Instructions for the task. The entries below should be written out again exactly as they stand.

⟨

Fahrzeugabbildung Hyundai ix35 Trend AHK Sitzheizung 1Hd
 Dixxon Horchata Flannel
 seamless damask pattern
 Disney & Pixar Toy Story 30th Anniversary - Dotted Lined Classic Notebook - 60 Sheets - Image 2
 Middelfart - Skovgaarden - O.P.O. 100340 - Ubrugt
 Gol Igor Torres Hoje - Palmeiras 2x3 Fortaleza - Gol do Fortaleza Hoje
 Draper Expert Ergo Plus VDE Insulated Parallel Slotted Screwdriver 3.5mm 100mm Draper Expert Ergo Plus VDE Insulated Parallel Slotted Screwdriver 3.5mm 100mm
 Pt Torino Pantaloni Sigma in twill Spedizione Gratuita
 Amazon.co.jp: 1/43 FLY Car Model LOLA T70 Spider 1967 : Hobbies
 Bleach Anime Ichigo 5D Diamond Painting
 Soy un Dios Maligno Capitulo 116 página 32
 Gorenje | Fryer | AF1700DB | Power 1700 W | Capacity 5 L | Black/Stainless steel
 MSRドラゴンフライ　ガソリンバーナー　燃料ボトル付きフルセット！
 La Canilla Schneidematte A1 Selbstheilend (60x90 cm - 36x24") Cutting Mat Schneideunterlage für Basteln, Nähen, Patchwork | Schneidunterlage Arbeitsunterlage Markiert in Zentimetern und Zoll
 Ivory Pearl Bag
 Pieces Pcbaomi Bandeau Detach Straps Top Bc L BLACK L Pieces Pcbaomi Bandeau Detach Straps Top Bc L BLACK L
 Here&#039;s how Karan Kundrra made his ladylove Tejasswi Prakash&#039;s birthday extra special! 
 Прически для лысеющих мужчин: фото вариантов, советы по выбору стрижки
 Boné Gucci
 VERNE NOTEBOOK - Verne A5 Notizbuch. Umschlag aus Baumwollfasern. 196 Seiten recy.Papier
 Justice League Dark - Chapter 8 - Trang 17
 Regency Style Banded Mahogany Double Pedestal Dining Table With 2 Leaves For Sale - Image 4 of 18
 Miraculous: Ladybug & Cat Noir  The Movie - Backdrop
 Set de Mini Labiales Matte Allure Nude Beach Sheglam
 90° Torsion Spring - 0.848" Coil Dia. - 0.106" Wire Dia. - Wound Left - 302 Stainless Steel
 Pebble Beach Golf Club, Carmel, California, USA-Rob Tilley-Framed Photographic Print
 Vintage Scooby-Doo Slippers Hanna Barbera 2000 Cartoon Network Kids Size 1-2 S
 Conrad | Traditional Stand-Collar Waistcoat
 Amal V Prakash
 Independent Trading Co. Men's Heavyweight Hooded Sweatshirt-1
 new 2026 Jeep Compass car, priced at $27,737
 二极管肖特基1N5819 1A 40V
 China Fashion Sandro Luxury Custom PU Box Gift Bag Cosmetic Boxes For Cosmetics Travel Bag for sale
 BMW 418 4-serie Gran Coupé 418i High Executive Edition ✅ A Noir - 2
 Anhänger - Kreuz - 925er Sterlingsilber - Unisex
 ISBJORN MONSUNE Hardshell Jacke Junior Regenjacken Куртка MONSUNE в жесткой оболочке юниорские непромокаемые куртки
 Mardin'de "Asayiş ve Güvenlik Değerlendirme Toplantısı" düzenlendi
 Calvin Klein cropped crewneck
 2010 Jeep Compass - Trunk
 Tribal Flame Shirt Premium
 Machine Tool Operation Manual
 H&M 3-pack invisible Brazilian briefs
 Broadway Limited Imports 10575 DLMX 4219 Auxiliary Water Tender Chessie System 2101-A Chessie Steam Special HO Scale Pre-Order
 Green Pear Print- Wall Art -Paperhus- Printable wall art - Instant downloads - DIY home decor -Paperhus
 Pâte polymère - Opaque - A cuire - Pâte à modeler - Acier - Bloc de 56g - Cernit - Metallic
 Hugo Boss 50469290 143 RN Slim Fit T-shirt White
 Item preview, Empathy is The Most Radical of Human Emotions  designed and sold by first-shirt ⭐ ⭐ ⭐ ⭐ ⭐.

⟩

The completed task.
Fahrzeugabbildung Hyundai ix35 Trend AHK Sitzheizung 1Hd
 Dixxon Horchata Flannel
 seamless damask pattern
 Disney & Pixar Toy Story 30th Anniversary - Dotted Lined Classic Notebook - 60 Sheets - Image 2
 Middelfart - Skovgaarden - O.P.O. 100340 - Ubrugt
 Gol Igor Torres Hoje - Palmeiras 2x3 Fortaleza - Gol do Fortaleza Hoje
 Draper Expert Ergo Plus VDE Insulated Parallel Slotted Screwdriver 3.5mm 100mm Draper Expert Ergo Plus VDE Insulated Parallel Slotted Screwdriver 3.5mm 100mm
 Pt Torino Pantaloni Sigma in twill Spedizione Gratuita
 Amazon.co.jp: 1/43 FLY Car Model LOLA T70 Spider 1967 : Hobbies
 Bleach Anime Ichigo 5D Diamond Painting
 Soy un Dios Maligno Capitulo 116 página 32
 Gorenje | Fryer | AF1700DB | Power 1700 W | Capacity 5 L | Black/Stainless steel
 MSRドラゴンフライ　ガソリンバーナー　燃料ボトル付きフルセット！
 La Canilla Schneidematte A1 Selbstheilend (60x90 cm - 36x24") Cutting Mat Schneideunterlage für Basteln, Nähen, Patchwork | Schneidunterlage Arbeitsunterlage Markiert in Zentimetern und Zoll
 Ivory Pearl Bag
 Pieces Pcbaomi Bandeau Detach Straps Top Bc L BLACK L Pieces Pcbaomi Bandeau Detach Straps Top Bc L BLACK L
 Here&#039;s how Karan Kundrra made his ladylove Tejasswi Prakash&#039;s birthday extra special! 
 Прически для лысеющих мужчин: фото вариантов, советы по выбору стрижки
 Boné Gucci
 VERNE NOTEBOOK - Verne A5 Notizbuch. Umschlag aus Baumwollfasern. 196 Seiten recy.Papier
 Justice League Dark - Chapter 8 - Trang 17
 Regency Style Banded Mahogany Double Pedestal Dining Table With 2 Leaves For Sale - Image 4 of 18
 Miraculous: Ladybug & Cat Noir  The Movie - Backdrop
 Set de Mini Labiales Matte Allure Nude Beach Sheglam
 90° Torsion Spring - 0.848" Coil Dia. - 0.106" Wire Dia. - Wound Left - 302 Stainless Steel
 Pebble Beach Golf Club, Carmel, California, USA-Rob Tilley-Framed Photographic Print
 Vintage Scooby-Doo Slippers Hanna Barbera 2000 Cartoon Network Kids Size 1-2 S
 Conrad | Traditional Stand-Collar Waistcoat
 Amal V Prakash
 Independent Trading Co. Men's Heavyweight Hooded Sweatshirt-1
 new 2026 Jeep Compass car, priced at $27,737
 二极管肖特基1N5819 1A 40V
 China Fashion Sandro Luxury Custom PU Box Gift Bag Cosmetic Boxes For Cosmetics Travel Bag for sale
 BMW 418 4-serie Gran Coupé 418i High Executive Edition ✅ A Noir - 2
 Anhänger - Kreuz - 925er Sterlingsilber - Unisex
 ISBJORN MONSUNE Hardshell Jacke Junior Regenjacken Куртка MONSUNE в жесткой оболочке юниорские непромокаемые куртки
 Mardin'de "Asayiş ve Güvenlik Değerlendirme Toplantısı" düzenlendi
 Calvin Klein cropped crewneck
 2010 Jeep Compass - Trunk
 Tribal Flame Shirt Premium
 Machine Tool Operation Manual
 H&M 3-pack invisible Brazilian briefs
 Broadway Limited Imports 10575 DLMX 4219 Auxiliary Water Tender Chessie System 2101-A Chessie Steam Special HO Scale Pre-Order
 Green Pear Print- Wall Art -Paperhus- Printable wall art - Instant downloads - DIY home decor -Paperhus
 Pâte polymère - Opaque - A cuire - Pâte à modeler - Acier - Bloc de 56g - Cernit - Metallic
 Hugo Boss 50469290 143 RN Slim Fit T-shirt White
 Item preview, Empathy is The Most Radical of Human Emotions  designed and sold by first-shirt ⭐ ⭐ ⭐ ⭐ ⭐.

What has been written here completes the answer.